たしかに米川さんが言っていたように、それぞれのペースで仕事ができる部署なので、慣れるにしたがって居心地はよくなってきた。
あとふたりは、田代さんと坂口さん。
田代さんは30代後半、坂口さんはわたしより2歳年下の24歳。
彼らはスーパーフレックスタイム制をとっているので、夕方から出社したり、1日中、顔を出さない日も多く、まだ、挨拶を交わした程度だった。
しかし、ここは少数精鋭部隊と言われてるけれど、看板に偽りなし。
米川さんはアメリカでマーケティングの修士号を取ったスペシャリストだし、田代さんは倒産しかけた某有名企業を、当時、まだ日本ではポピュラーではなかったブランディングの手法で大復活させた凄腕だし、坂口さんはパソコンの使い手で、部長以下3人のアシスタントを一手に引き受けているという話だ。
全員、得意分野を持って、八面六臂の活躍をしている。
そして部長。
そのすごい3人が口をそろえて、「木沢さんには敵わない」と尊敬の念を抱いている。
わたしはまだ来たばかりだからはっきりしたことはわからないけれど、先日テープ起こしを頼まれた海外出張の会議録。

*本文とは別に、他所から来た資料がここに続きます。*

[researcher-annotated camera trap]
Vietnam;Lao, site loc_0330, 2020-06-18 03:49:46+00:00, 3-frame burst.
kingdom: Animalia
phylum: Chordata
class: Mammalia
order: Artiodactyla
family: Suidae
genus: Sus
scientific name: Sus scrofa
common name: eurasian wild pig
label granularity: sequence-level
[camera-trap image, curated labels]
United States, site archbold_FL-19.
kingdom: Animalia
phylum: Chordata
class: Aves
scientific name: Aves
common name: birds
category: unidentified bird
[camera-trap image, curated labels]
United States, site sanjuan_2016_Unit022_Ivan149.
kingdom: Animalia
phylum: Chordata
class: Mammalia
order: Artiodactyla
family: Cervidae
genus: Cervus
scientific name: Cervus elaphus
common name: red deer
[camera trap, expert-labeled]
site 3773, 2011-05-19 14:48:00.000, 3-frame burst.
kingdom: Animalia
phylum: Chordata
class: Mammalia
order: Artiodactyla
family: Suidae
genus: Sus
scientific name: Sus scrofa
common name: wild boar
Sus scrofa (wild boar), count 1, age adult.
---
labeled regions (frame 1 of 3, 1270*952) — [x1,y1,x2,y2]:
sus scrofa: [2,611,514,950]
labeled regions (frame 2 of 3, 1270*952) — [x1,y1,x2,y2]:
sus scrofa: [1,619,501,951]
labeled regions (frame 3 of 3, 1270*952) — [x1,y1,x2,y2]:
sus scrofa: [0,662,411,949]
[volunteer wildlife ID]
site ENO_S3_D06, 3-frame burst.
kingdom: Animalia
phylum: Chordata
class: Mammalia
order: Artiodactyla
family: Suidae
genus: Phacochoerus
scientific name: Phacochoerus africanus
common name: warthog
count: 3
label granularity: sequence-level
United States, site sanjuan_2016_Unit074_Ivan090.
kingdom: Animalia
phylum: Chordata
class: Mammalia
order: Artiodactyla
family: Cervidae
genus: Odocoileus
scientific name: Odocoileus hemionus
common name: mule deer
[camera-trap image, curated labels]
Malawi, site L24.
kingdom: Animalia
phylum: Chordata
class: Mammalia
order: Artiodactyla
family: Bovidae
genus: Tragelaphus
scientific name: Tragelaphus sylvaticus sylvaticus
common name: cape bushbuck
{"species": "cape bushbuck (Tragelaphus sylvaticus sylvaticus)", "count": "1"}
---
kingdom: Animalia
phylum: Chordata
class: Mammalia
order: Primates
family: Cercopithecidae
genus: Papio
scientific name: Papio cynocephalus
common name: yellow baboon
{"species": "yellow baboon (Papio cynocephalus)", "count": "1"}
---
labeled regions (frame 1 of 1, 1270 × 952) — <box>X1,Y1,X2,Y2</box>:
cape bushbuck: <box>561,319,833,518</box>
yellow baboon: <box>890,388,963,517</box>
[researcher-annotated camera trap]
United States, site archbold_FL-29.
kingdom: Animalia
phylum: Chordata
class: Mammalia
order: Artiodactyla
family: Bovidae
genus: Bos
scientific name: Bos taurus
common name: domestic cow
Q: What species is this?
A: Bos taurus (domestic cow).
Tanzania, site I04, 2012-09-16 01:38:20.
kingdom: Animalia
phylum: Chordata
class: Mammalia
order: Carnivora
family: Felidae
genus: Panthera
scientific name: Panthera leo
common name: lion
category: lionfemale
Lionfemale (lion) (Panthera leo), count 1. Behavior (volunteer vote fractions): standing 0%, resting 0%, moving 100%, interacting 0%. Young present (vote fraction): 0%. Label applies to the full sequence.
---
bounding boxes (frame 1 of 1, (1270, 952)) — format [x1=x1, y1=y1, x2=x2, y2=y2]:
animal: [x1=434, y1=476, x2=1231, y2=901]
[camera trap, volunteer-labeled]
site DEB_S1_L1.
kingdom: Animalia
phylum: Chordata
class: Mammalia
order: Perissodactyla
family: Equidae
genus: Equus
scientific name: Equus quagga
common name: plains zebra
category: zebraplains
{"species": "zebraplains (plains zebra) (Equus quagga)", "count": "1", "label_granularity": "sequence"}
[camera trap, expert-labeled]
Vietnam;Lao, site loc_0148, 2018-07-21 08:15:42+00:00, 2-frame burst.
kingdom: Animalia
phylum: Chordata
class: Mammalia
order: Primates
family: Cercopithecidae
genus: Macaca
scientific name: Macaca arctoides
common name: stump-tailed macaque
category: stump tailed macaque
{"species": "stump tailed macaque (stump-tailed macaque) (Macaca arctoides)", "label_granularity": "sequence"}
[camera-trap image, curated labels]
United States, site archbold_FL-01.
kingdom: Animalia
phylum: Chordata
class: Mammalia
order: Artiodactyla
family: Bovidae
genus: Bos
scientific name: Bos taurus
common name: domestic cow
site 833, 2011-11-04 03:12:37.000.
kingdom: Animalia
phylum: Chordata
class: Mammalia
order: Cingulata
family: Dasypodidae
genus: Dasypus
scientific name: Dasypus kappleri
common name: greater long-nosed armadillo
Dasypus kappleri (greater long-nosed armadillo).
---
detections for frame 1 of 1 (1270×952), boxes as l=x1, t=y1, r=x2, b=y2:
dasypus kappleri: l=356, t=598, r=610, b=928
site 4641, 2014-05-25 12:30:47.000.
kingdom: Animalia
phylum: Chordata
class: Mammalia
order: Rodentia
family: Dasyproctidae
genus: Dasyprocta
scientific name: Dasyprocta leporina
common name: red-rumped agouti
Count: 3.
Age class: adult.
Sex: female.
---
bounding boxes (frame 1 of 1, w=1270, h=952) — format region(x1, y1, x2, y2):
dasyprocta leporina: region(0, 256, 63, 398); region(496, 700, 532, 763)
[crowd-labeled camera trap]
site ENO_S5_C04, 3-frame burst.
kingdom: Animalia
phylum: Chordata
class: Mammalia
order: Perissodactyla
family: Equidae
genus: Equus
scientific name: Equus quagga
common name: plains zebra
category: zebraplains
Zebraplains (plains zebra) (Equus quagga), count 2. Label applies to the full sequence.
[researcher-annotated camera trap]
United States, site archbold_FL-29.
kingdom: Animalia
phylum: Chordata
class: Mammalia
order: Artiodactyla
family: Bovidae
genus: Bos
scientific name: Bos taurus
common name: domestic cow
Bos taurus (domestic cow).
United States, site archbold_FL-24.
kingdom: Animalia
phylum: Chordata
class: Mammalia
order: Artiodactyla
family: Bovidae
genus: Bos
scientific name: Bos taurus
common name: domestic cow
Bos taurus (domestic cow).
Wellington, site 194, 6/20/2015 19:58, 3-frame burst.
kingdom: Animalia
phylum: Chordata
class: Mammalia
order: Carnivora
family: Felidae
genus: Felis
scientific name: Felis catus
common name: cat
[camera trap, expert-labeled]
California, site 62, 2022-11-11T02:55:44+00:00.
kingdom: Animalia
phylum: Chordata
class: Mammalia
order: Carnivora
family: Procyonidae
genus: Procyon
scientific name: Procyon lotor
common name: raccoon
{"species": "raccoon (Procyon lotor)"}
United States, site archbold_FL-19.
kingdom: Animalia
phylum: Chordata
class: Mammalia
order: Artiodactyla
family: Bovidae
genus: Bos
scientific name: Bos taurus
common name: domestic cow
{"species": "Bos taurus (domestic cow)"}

理路整然と取引先を説得していく部長の迫力は並大抵のものではなかった。
すごい人だってことはたしかだと思う。
そして威圧感もすごい。
いまだに側に来られると緊張しちゃう。
じゃあ、わたしは?
入社4年目。もちろん、これまでがむしゃらに働いてきたけど、これが1番の売り、と言えるものはまだない。
どうして、そのわたしがこの部に呼ばれたのか、正直、よくわからない。